Excerpted text:
Throughout her television career, Anna Home has continued to strengthen the position of children’s literature through the medium of television. She has been involved in the growth of the Children’s Drama Unit, producing a number of book-based series such as Helen Cresswell’s Bagthorpe Saga and E Nesbit’s The Phoenix and the Carpet. In 1977 Anna started the award-winning and perhaps most controversial drama series, Grange Hill, which is still running on BBC1. 1979 saw the start of her teenage drama department for BBC2 with a series based on Joan Lingard’s character Maggie.
In 1981 Anna Home left the BBC to join TVS as one of the founder members of the franchise winning group. As Controller of Programmes and later Deputy of Programmes, and on the TVS Board, she was part of the senior management team responsible for policy and strategy, and created the Children’s and Young People’s Department out of which came a number of successful series including No 73 and Knights of God.
In 1986 Anna rejoined the BBC as Head of Children’s Television Programmes. She is currently responsible for some 900 hours of transmission each year, ranging from comedy to natural history. Again her belief in children’s books was shown last year when she introduced C S Lewis’s The Lion, the Witch and the Wardrobe to millions of captivated children and parents.
Anna Home is respected throughout the world of television and publishing for her consistently high standards of work in children’s television over a number of years. She has shown that books and television are complementary arts, not sworn enemies as is often said to be the case, and she is actively involved in the campaign for the funding of children’s television at a time when it is under threat.
Previously winner of a BAFTA Award, recipient of a Pye Award for Distinguished Services to Children’s Television, and a Fellow of the Royal Television Society, Anna Home is a deserving winner of the 25th prestigious Eleanor Farjeon Award. BfK congratulates her!
The Eleanor Farjeon Award is presented annually by the Children’s Book Circle for distinguished service to children and hooks, and is sponsored by Books for Children.

Dataset:
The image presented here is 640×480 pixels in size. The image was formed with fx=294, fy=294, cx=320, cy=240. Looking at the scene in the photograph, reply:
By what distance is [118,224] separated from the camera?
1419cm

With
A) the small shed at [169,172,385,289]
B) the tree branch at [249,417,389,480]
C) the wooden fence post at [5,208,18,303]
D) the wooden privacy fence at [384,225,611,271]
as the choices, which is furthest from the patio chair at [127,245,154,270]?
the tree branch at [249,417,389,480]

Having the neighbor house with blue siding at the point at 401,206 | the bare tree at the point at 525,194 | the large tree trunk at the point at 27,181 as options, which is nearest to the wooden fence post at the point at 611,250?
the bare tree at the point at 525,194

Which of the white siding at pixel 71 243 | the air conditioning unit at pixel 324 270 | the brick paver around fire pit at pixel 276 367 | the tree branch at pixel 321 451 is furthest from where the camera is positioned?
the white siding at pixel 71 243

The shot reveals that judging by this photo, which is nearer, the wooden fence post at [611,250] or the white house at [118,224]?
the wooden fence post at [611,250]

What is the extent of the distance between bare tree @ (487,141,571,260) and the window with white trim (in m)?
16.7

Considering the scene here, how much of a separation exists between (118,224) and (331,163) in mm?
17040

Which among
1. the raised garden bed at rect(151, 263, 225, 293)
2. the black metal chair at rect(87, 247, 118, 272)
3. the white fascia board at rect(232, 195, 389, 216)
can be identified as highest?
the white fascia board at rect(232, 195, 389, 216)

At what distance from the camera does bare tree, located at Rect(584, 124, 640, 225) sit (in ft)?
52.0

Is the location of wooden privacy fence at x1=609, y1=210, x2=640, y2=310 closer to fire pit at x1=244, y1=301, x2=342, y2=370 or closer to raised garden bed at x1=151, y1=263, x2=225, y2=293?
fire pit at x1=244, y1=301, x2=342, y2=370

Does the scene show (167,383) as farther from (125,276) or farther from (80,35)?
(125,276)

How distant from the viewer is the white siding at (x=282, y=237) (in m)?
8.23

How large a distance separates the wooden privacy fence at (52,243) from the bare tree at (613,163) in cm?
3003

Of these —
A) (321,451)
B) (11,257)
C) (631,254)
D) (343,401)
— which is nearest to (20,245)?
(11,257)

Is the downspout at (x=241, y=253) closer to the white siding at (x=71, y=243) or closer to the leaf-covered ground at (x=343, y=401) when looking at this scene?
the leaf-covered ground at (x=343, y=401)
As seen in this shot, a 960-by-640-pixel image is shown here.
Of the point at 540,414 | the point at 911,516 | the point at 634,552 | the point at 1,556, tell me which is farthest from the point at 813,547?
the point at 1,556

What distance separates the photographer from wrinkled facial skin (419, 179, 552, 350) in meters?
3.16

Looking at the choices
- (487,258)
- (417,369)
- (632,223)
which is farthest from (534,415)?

Problem statement:
Please write the next part of the passage on Anna Home's work in children's television, starting after its last sentence.

Task answer:
The 1989 Earthworm Award Winners
The winner of the 1989 Earthworm Award, the UK’s only green prize for children’s books, is Awaiting Developments by Judy Allen (Julia MacRae, 0 86203 356 X, £8.95) which traces one girl’s campaign and battle to save a beautiful house and garden from unscrupulous developers. Judy Allen receives £1,000 and a specially carved wooden bowl which she keeps for one year.
Julia MacRae said at the award ceremony that she was ‘particularly pleased to have won this Award for the second year running (1988 winner was Where the Forest Meets the Sea by Jeannie Baker). The environment is not only something we at Julia MacRae Books care about, but something which we know children care deeply about. We’ve been publishing “green” books for them for many years now, so it’s very rewarding to’ have them officially recognised by Friends of the Earth.’
The three runners-up, each receiving £250, are:
Tree, David Burnie, Dorling Kindersley Eyewitness Guides, 0 86318 286 0, £6.95
Rainforest, Helen Cowcher, Deutsch, 0 233 98266 3, £5.95
Investigating Minibeasts pack, ILEA Learning Resources Branch, £35.00 (£28.00 ILEA)
The winning titles and the shortlist will be displayed in libraries and bookshops around the country, including branches of Hatchards, Waterstones and W H Smith.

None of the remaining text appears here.